RWKV / rwkv.cpp

INT4/INT5/INT8 and FP16 inference on CPU for RWKV language model
MIT License
1.37k stars 90 forks source link

Training, in .cpp, on one machine? #84

Open SCRIER-org opened 1 year ago

SCRIER-org commented 1 year ago

This is a really great package. I'm not yet understanding the training mathematics, however. In order to get a system that integrates with legacy C++ code and runs fast, ideally faster than a python bridge, how easy would it be to slap together a baby trainer demo? Something similar to the (pick one) character-based / word-based tiny-shakespeare / OpenWebText training examples in https://github.com/karpathy/nanoGPT/tree/master/data? This would be really useful and great if it could be done.

saharNooby commented 1 year ago

ggml technically supports training, and it may be possible to support it in rwkv.cpp. Implementing it would require sequence mode implementation, which is not done yet. I think without sequence mode (that is, using naive RNN mode) the training would be too slow.

I myself have no such plans, but contributions are welcome.

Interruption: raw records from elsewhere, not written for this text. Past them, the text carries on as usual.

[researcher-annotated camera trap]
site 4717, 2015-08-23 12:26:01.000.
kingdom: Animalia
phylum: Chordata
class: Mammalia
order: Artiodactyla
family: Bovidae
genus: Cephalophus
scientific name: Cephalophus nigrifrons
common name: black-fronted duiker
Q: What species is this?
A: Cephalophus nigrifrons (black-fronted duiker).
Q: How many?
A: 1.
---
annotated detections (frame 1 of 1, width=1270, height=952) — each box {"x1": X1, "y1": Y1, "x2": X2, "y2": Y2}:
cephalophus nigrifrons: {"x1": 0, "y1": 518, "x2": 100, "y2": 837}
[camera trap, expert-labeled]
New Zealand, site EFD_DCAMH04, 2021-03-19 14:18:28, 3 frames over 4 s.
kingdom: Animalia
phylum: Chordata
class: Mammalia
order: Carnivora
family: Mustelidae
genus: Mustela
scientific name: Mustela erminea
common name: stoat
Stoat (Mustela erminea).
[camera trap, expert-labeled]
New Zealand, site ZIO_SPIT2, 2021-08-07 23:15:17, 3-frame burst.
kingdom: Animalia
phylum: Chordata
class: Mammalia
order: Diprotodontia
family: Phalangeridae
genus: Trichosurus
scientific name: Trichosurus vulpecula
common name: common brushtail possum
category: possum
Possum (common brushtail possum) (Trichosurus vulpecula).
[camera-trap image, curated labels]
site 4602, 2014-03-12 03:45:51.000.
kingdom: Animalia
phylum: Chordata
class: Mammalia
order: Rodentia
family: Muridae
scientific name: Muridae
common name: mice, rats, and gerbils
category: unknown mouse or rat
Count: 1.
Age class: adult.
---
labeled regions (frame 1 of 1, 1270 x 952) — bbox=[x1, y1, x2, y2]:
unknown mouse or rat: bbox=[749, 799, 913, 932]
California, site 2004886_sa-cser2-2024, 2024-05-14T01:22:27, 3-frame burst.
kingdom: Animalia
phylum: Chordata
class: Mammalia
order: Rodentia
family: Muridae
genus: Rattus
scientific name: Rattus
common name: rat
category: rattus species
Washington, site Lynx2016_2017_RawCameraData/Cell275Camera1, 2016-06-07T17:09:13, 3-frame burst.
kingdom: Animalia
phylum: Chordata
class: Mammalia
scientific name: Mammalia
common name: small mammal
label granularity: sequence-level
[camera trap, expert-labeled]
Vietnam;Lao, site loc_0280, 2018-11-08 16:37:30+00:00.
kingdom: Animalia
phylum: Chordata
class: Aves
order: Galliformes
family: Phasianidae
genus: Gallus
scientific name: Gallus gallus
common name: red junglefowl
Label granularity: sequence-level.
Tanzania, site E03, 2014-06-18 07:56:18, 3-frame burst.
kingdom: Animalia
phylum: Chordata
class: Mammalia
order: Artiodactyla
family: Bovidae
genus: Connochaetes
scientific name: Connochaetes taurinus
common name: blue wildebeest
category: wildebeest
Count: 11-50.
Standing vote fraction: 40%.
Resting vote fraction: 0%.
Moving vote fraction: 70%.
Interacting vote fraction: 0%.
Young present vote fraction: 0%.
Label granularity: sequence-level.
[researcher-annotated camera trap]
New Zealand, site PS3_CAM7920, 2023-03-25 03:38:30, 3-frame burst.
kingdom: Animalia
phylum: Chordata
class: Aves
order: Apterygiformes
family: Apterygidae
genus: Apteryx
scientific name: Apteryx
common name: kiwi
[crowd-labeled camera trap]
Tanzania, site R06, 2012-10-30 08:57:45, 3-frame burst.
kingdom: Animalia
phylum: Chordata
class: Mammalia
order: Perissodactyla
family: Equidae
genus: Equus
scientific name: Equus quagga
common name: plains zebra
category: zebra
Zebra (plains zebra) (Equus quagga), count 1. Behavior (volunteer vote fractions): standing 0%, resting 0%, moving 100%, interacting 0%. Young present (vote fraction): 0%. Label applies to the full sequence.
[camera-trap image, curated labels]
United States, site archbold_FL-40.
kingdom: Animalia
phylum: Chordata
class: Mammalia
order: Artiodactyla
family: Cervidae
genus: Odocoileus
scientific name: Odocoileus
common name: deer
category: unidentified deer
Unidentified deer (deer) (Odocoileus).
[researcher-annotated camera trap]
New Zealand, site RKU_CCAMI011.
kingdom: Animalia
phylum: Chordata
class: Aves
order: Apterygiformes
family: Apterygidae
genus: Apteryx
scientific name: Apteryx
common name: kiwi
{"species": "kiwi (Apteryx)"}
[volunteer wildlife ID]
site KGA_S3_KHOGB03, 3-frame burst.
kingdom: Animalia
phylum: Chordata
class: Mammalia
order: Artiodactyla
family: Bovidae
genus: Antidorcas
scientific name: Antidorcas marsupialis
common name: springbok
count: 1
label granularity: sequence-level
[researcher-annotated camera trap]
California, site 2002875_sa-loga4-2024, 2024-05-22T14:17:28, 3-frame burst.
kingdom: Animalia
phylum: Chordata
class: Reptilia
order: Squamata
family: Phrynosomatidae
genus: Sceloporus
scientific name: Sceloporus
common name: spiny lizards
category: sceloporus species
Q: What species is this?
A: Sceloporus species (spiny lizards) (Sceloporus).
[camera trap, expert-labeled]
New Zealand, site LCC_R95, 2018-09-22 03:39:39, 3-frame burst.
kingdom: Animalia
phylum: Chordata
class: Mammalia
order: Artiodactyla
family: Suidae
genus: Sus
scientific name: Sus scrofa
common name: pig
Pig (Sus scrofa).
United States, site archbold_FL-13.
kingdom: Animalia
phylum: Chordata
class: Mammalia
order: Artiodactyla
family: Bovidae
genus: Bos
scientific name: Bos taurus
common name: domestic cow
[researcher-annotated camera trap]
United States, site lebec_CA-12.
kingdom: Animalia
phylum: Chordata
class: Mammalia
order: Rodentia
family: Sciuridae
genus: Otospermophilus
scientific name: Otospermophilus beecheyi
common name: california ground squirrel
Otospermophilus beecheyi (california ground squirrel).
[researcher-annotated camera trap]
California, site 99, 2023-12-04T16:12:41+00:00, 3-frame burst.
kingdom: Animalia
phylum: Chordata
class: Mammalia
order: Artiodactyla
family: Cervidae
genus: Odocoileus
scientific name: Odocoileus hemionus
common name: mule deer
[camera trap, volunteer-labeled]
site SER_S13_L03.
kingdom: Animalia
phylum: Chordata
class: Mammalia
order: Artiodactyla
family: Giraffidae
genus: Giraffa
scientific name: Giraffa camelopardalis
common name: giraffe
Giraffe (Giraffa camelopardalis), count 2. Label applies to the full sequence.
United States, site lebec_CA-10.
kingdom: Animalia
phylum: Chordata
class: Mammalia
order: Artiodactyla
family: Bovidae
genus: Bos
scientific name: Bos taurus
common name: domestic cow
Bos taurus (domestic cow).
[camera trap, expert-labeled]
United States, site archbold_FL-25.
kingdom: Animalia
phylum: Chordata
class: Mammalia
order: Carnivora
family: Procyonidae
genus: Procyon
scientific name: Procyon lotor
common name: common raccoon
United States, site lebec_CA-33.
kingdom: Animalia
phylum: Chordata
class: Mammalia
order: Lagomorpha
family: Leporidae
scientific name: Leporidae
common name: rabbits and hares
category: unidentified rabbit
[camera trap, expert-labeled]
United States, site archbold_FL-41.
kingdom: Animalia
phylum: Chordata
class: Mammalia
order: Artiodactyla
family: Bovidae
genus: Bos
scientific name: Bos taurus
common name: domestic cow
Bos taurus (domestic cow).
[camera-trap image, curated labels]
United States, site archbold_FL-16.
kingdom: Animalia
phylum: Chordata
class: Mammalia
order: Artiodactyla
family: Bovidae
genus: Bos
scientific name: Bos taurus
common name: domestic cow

SCRIER-org commented 1 year ago

Thanks for your reply.

Confusingly, the paper claims it's able to train in "time-parallel mode" ("see sec 4.2") [but then mentions it needs a "serial scan" to update attention scores wkv. Unclear. How does it work, then?] The abstract claims the model can be "formulated as a Transformer" "which parallelizes computations during training". I interpret this as perhaps meaning that you train the model using a standard Transformer trainer, then run inference afterward using the RWKV RNN system. Evidence for this is the v4/verify.py system is invoking both RWKV_RNN and RWKV_GPT, on ?perhaps the same saved model?, and also the v4/trainer.py run() routine is calling the GPT(GPTConfig)) model to train. I'm not seeing any serial scans in the example trainer routines. No real methods seem laid out, it looks like it just stuffs pytorch_lightning.Trainer and then invokes .fit. Not making much sense yet.

Question: Does RWKV use the same numeric model parameters as a version trained with a GPT backprop, simply modifying how they're used, or does it require its own RNN version of training?

How do you find the running speed of your .cpp version of RWKV inference, vs. the python version?

Thank you again.

LoganDark commented 1 year ago

he abstract claims the model can be "formulated as a Transformer" "which parallelizes computations during training". I interpret this as perhaps meaning that you train the model using a standard Transformer trainer, then run inference afterward using the RWKV RNN system

That is correct.

RWKV is trained as a transformer model, and then run as an RNN.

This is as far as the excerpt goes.